(Saved data entries)
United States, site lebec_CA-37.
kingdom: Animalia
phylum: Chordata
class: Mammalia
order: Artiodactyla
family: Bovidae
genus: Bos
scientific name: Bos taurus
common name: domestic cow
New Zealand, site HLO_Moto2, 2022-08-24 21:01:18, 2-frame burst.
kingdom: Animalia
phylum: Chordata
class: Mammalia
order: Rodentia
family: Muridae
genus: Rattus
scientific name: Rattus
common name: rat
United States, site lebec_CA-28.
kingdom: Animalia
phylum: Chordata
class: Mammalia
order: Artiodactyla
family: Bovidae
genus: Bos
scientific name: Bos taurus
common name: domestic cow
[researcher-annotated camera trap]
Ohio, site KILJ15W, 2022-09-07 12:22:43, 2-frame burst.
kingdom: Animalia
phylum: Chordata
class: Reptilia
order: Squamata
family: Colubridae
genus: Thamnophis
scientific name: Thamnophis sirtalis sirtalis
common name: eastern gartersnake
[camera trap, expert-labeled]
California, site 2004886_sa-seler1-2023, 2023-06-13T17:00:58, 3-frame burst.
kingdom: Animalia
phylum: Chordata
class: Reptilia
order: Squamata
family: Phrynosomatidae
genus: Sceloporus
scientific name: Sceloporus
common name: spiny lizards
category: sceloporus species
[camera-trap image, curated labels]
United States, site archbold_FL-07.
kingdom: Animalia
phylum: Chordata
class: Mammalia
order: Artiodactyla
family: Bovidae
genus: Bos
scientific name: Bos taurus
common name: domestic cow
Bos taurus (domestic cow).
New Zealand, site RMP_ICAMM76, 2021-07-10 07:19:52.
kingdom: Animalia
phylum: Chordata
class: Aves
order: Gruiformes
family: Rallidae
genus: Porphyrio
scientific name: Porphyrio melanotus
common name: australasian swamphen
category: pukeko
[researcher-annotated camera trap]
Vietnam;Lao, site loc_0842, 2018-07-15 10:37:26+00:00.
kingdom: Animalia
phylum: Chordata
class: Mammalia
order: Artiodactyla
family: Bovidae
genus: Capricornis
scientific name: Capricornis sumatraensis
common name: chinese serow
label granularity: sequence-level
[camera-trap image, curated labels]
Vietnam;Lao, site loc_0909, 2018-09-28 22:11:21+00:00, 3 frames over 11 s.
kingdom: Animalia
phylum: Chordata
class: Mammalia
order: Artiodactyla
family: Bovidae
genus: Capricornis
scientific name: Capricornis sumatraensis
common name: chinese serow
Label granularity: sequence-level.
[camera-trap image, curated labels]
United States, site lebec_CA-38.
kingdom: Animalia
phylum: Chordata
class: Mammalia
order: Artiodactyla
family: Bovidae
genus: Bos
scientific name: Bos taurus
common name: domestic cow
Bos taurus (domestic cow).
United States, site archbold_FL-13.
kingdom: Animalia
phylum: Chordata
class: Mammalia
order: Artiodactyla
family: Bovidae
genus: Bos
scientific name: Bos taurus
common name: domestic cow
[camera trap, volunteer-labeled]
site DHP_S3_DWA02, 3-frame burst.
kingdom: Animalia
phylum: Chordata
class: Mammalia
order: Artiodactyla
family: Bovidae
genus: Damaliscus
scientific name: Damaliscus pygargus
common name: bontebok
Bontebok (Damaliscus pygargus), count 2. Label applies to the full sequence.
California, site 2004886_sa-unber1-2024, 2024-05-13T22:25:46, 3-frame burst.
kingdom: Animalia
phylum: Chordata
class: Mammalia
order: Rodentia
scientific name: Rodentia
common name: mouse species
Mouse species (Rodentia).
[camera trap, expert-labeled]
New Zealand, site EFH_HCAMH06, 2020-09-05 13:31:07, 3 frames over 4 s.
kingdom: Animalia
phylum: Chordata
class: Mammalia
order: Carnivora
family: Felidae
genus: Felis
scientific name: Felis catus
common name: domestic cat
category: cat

WORK REQUIRED ▸ Output the records again in full. Keep every character as written.

TASK ANSWER ▸
United States, site lebec_CA-37.
kingdom: Animalia
phylum: Chordata
class: Mammalia
order: Artiodactyla
family: Bovidae
genus: Bos
scientific name: Bos taurus
common name: domestic cow
New Zealand, site HLO_Moto2, 2022-08-24 21:01:18, 2-frame burst.
kingdom: Animalia
phylum: Chordata
class: Mammalia
order: Rodentia
family: Muridae
genus: Rattus
scientific name: Rattus
common name: rat
United States, site lebec_CA-28.
kingdom: Animalia
phylum: Chordata
class: Mammalia
order: Artiodactyla
family: Bovidae
genus: Bos
scientific name: Bos taurus
common name: domestic cow
[researcher-annotated camera trap]
Ohio, site KILJ15W, 2022-09-07 12:22:43, 2-frame burst.
kingdom: Animalia
phylum: Chordata
class: Reptilia
order: Squamata
family: Colubridae
genus: Thamnophis
scientific name: Thamnophis sirtalis sirtalis
common name: eastern gartersnake
[camera trap, expert-labeled]
California, site 2004886_sa-seler1-2023, 2023-06-13T17:00:58, 3-frame burst.
kingdom: Animalia
phylum: Chordata
class: Reptilia
order: Squamata
family: Phrynosomatidae
genus: Sceloporus
scientific name: Sceloporus
common name: spiny lizards
category: sceloporus species
[camera-trap image, curated labels]
United States, site archbold_FL-07.
kingdom: Animalia
phylum: Chordata
class: Mammalia
order: Artiodactyla
family: Bovidae
genus: Bos
scientific name: Bos taurus
common name: domestic cow
Bos taurus (domestic cow).
New Zealand, site RMP_ICAMM76, 2021-07-10 07:19:52.
kingdom: Animalia
phylum: Chordata
class: Aves
order: Gruiformes
family: Rallidae
genus: Porphyrio
scientific name: Porphyrio melanotus
common name: australasian swamphen
category: pukeko
[researcher-annotated camera trap]
Vietnam;Lao, site loc_0842, 2018-07-15 10:37:26+00:00.
kingdom: Animalia
phylum: Chordata
class: Mammalia
order: Artiodactyla
family: Bovidae
genus: Capricornis
scientific name: Capricornis sumatraensis
common name: chinese serow
label granularity: sequence-level
[camera-trap image, curated labels]
Vietnam;Lao, site loc_0909, 2018-09-28 22:11:21+00:00, 3 frames over 11 s.
kingdom: Animalia
phylum: Chordata
class: Mammalia
order: Artiodactyla
family: Bovidae
genus: Capricornis
scientific name: Capricornis sumatraensis
common name: chinese serow
Label granularity: sequence-level.
[camera-trap image, curated labels]
United States, site lebec_CA-38.
kingdom: Animalia
phylum: Chordata
class: Mammalia
order: Artiodactyla
family: Bovidae
genus: Bos
scientific name: Bos taurus
common name: domestic cow
Bos taurus (domestic cow).
United States, site archbold_FL-13.
kingdom: Animalia
phylum: Chordata
class: Mammalia
order: Artiodactyla
family: Bovidae
genus: Bos
scientific name: Bos taurus
common name: domestic cow
[camera trap, volunteer-labeled]
site DHP_S3_DWA02, 3-frame burst.
kingdom: Animalia
phylum: Chordata
class: Mammalia
order: Artiodactyla
family: Bovidae
genus: Damaliscus
scientific name: Damaliscus pygargus
common name: bontebok
Bontebok (Damaliscus pygargus), count 2. Label applies to the full sequence.
California, site 2004886_sa-unber1-2024, 2024-05-13T22:25:46, 3-frame burst.
kingdom: Animalia
phylum: Chordata
class: Mammalia
order: Rodentia
scientific name: Rodentia
common name: mouse species
Mouse species (Rodentia).
[camera trap, expert-labeled]
New Zealand, site EFH_HCAMH06, 2020-09-05 13:31:07, 3 frames over 4 s.
kingdom: Animalia
phylum: Chordata
class: Mammalia
order: Carnivora
family: Felidae
genus: Felis
scientific name: Felis catus
common name: domestic cat
category: cat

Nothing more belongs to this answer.